● **AIM OF THE TASK**:
Print, exactly as given, each line of the data from the line containing "In the scene shown, for the items" up to and including its last line.

A run of records:
###
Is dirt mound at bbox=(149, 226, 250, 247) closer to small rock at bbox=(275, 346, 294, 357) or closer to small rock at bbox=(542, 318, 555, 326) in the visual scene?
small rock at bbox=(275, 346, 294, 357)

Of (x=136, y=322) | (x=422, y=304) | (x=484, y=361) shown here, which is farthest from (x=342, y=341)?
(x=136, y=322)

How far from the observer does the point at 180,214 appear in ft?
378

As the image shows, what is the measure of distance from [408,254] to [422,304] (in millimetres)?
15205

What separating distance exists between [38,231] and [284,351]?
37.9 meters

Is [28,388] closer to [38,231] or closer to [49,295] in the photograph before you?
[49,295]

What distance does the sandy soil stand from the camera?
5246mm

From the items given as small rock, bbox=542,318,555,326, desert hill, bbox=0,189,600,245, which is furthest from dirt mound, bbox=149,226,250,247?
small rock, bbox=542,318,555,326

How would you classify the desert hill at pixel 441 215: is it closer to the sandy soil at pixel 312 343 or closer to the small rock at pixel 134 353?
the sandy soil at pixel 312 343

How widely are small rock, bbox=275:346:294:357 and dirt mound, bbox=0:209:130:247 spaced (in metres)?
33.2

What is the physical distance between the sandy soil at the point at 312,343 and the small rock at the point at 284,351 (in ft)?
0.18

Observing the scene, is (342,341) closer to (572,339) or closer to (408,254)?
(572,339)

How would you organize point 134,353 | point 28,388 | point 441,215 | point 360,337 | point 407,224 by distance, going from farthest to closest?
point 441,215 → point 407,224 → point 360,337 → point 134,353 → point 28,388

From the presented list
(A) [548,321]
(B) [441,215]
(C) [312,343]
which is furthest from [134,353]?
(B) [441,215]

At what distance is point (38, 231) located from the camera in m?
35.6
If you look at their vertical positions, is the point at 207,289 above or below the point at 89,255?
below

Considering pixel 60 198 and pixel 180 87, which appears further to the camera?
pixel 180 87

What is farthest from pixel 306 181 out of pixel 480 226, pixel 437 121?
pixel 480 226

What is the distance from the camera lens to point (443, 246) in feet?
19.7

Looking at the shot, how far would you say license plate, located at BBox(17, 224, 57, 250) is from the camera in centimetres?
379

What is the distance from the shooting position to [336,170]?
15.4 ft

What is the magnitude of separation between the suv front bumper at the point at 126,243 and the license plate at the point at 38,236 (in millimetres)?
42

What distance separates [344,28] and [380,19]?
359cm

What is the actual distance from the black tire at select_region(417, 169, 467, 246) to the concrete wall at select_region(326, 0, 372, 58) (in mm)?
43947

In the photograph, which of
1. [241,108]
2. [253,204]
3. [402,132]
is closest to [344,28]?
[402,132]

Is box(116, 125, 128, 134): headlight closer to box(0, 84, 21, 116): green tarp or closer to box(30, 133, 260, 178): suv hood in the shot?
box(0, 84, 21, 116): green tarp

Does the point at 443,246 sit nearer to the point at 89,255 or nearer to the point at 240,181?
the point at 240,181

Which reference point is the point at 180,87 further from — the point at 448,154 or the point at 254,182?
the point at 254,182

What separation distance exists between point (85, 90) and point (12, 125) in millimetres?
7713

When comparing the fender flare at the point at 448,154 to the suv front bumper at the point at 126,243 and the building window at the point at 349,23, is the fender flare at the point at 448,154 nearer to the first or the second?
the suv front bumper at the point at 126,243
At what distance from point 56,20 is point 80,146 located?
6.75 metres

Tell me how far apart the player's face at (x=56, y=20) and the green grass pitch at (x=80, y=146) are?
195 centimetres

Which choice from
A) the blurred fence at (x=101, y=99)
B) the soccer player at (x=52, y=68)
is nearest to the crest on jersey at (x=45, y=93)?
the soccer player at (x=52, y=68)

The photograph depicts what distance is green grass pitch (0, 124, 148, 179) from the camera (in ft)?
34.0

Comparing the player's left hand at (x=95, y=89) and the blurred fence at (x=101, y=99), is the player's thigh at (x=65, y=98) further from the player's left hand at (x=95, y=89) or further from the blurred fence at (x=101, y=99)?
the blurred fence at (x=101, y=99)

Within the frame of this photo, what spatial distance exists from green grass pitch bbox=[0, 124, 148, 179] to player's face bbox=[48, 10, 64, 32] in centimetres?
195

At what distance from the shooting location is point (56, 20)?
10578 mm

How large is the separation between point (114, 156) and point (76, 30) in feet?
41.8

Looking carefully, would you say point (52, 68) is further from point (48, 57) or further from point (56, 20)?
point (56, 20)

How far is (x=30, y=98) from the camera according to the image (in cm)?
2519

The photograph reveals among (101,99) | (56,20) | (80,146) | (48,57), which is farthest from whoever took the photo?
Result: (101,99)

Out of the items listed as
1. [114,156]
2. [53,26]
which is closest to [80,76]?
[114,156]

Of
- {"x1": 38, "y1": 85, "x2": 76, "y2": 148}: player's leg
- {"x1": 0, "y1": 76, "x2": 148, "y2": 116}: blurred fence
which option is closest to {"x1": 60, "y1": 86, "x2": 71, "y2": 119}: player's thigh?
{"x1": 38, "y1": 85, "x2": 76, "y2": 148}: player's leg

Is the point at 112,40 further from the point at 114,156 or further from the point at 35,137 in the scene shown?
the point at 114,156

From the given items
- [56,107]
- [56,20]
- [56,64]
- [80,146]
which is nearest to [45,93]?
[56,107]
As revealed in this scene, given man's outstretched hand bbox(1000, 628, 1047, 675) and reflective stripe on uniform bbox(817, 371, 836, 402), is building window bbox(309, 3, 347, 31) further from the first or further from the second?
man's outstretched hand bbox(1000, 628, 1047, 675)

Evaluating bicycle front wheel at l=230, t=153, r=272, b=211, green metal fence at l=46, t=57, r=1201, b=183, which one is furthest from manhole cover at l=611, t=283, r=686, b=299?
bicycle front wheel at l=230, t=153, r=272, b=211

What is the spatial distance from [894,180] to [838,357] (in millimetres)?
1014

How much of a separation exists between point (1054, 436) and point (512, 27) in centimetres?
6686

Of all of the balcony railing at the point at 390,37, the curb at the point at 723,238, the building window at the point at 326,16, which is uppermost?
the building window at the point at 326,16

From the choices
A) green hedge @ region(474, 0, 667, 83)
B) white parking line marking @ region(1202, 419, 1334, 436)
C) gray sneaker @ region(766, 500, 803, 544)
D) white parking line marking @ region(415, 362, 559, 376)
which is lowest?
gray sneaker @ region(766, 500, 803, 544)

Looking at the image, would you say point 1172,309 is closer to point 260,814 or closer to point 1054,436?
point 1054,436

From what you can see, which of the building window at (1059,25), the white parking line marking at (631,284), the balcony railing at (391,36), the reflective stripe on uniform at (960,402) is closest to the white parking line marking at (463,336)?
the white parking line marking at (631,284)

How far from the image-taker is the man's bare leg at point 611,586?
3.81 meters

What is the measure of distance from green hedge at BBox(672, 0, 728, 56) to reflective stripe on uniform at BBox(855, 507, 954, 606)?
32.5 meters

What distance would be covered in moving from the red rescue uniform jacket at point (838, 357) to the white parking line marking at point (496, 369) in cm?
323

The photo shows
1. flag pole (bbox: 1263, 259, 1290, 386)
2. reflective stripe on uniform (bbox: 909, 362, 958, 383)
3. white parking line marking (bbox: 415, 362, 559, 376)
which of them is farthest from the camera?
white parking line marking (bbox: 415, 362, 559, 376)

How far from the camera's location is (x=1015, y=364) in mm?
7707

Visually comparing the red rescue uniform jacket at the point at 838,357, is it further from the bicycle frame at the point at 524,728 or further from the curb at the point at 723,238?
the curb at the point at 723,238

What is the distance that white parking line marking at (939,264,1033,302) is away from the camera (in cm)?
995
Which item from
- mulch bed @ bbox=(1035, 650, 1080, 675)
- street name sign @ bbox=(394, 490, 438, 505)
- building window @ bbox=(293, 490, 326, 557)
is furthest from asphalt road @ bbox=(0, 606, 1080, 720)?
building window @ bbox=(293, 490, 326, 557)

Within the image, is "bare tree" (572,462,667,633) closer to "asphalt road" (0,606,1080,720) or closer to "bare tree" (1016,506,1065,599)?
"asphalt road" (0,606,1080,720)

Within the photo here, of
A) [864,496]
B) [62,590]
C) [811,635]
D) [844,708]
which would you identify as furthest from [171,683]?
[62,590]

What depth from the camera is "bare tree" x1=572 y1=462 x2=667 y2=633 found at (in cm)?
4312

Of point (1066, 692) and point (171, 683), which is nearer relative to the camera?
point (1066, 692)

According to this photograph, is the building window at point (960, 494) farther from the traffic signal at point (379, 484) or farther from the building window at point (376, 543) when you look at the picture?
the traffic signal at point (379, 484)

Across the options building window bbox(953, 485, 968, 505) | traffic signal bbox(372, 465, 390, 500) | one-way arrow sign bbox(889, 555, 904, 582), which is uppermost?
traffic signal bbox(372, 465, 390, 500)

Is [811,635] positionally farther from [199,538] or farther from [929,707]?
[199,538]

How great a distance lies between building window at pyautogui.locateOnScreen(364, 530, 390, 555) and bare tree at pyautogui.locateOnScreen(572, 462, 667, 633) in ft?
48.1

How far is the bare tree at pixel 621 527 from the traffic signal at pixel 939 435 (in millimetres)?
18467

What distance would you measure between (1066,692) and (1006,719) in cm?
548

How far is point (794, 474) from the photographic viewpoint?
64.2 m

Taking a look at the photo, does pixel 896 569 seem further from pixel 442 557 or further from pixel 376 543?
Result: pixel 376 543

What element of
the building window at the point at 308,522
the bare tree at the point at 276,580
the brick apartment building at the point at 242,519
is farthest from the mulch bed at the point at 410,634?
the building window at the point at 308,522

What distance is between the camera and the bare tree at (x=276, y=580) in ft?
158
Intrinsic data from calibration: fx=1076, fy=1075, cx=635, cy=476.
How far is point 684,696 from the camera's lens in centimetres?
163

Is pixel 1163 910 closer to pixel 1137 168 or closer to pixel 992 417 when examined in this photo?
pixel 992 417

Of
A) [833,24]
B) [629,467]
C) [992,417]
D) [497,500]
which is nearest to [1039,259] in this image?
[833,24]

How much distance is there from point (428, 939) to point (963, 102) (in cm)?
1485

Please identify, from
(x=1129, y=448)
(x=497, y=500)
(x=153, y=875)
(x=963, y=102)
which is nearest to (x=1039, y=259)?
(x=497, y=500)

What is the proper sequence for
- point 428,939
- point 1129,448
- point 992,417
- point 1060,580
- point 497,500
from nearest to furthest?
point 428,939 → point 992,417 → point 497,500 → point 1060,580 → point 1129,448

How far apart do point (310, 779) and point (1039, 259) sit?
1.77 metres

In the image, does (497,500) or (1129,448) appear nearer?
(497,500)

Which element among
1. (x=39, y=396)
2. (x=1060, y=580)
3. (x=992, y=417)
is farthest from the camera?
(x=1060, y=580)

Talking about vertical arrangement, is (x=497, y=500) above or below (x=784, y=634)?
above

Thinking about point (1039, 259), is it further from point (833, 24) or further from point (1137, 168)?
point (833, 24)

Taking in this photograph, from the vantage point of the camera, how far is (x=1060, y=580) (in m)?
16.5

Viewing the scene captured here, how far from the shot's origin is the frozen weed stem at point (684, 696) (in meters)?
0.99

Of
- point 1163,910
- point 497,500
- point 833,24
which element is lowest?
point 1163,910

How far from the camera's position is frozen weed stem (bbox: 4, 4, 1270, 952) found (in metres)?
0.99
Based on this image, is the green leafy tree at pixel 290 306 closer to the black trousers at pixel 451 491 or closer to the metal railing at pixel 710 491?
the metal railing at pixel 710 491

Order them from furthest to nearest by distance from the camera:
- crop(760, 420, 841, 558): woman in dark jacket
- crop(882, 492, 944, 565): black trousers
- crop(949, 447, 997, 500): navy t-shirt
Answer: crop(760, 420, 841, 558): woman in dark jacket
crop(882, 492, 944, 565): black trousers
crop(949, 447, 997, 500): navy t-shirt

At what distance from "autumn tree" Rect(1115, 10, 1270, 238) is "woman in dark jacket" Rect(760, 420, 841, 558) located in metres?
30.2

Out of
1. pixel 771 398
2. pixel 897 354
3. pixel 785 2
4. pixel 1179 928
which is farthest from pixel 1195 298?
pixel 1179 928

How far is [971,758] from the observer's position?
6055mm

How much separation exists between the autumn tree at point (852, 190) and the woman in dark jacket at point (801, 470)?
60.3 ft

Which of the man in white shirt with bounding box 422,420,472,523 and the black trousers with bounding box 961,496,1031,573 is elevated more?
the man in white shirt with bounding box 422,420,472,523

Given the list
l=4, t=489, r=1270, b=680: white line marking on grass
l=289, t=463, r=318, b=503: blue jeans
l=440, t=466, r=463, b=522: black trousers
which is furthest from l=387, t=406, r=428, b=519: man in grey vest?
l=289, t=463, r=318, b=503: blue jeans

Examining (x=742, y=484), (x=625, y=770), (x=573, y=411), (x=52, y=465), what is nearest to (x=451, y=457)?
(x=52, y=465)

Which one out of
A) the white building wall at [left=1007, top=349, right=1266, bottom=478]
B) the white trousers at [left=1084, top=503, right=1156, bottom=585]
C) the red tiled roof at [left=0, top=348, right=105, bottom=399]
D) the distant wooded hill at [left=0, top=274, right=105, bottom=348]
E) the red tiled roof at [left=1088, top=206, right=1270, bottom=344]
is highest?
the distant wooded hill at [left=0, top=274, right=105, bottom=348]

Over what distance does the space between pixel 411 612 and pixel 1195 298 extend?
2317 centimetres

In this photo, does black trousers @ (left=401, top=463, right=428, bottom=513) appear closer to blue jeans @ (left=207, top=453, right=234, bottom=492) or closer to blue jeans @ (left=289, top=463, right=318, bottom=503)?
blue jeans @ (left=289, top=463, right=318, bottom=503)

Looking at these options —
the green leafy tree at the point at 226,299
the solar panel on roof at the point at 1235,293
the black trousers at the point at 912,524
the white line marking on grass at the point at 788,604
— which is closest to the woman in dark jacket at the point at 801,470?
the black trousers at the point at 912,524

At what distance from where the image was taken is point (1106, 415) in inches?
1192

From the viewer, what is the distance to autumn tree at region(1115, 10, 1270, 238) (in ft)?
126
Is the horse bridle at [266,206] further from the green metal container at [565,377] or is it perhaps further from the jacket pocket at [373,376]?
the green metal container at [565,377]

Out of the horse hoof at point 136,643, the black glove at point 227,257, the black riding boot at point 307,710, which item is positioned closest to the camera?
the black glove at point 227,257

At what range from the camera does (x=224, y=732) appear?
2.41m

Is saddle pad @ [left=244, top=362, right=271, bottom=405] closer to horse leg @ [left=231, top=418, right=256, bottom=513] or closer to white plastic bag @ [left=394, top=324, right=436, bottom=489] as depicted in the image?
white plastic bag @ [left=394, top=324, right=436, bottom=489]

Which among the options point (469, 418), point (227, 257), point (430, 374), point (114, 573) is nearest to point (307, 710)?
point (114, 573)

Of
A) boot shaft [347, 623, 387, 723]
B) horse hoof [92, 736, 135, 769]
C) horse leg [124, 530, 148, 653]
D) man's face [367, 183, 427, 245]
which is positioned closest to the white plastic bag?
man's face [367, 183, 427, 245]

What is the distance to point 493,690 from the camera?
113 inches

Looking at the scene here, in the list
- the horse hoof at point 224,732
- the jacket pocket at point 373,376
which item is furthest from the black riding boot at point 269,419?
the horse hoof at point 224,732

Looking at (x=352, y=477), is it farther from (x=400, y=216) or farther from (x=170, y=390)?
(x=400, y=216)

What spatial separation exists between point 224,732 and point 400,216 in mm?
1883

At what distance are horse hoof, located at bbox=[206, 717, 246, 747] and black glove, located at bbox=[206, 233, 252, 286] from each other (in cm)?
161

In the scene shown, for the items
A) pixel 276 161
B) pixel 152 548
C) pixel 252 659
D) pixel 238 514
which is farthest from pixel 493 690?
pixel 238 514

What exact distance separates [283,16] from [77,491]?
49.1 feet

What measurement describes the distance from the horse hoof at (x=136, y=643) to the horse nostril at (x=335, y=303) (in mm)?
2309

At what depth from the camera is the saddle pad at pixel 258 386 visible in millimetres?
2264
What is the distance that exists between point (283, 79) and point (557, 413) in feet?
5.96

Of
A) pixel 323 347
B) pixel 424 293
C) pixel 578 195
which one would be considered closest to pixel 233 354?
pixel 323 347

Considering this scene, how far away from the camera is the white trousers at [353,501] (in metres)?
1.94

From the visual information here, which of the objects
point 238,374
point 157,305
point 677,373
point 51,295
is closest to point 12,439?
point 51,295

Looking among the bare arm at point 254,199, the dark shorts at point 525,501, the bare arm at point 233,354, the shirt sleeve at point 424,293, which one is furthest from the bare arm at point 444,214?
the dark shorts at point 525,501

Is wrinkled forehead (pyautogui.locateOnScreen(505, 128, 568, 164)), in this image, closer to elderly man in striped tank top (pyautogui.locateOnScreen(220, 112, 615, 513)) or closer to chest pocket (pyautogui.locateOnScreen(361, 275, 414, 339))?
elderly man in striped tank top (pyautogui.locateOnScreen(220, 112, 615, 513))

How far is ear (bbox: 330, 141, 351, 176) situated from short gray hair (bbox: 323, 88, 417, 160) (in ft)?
###
● **SOLUTION TO THE EXERCISE**:
In the scene shown, for the items
A) pixel 276 161
B) pixel 152 548
C) pixel 252 659
D) pixel 238 514
which is farthest from pixel 493 690?
pixel 238 514

What exact distance separates [283,16] from [77,491]?
49.1 feet

What measurement describes the distance from the horse hoof at (x=136, y=643) to the horse nostril at (x=335, y=303) (in mm)?
2309

At what depth from the camera is the saddle pad at pixel 258 386 visible in millimetres?
2264
What is the distance that exists between point (283, 79) and point (557, 413) in feet?
5.96

Of
A) pixel 323 347
B) pixel 424 293
C) pixel 578 195
which one would be considered closest to pixel 233 354?
pixel 323 347

Considering this scene, how far away from the camera is the white trousers at [353,501] (in metres)?
1.94

From the visual information here, which of the objects
point 238,374
point 157,305
point 677,373
point 51,295
is closest to point 12,439?
point 51,295

Looking among the bare arm at point 254,199, the dark shorts at point 525,501, the bare arm at point 233,354, the shirt sleeve at point 424,293, which one is furthest from the bare arm at point 444,214?
the dark shorts at point 525,501

Is wrinkled forehead (pyautogui.locateOnScreen(505, 128, 568, 164)), in this image, closer to elderly man in striped tank top (pyautogui.locateOnScreen(220, 112, 615, 513)) or closer to chest pocket (pyautogui.locateOnScreen(361, 275, 414, 339))?
elderly man in striped tank top (pyautogui.locateOnScreen(220, 112, 615, 513))

How far is ear (bbox: 330, 141, 351, 176) situated from short gray hair (bbox: 323, 88, 417, 160) (in ft)?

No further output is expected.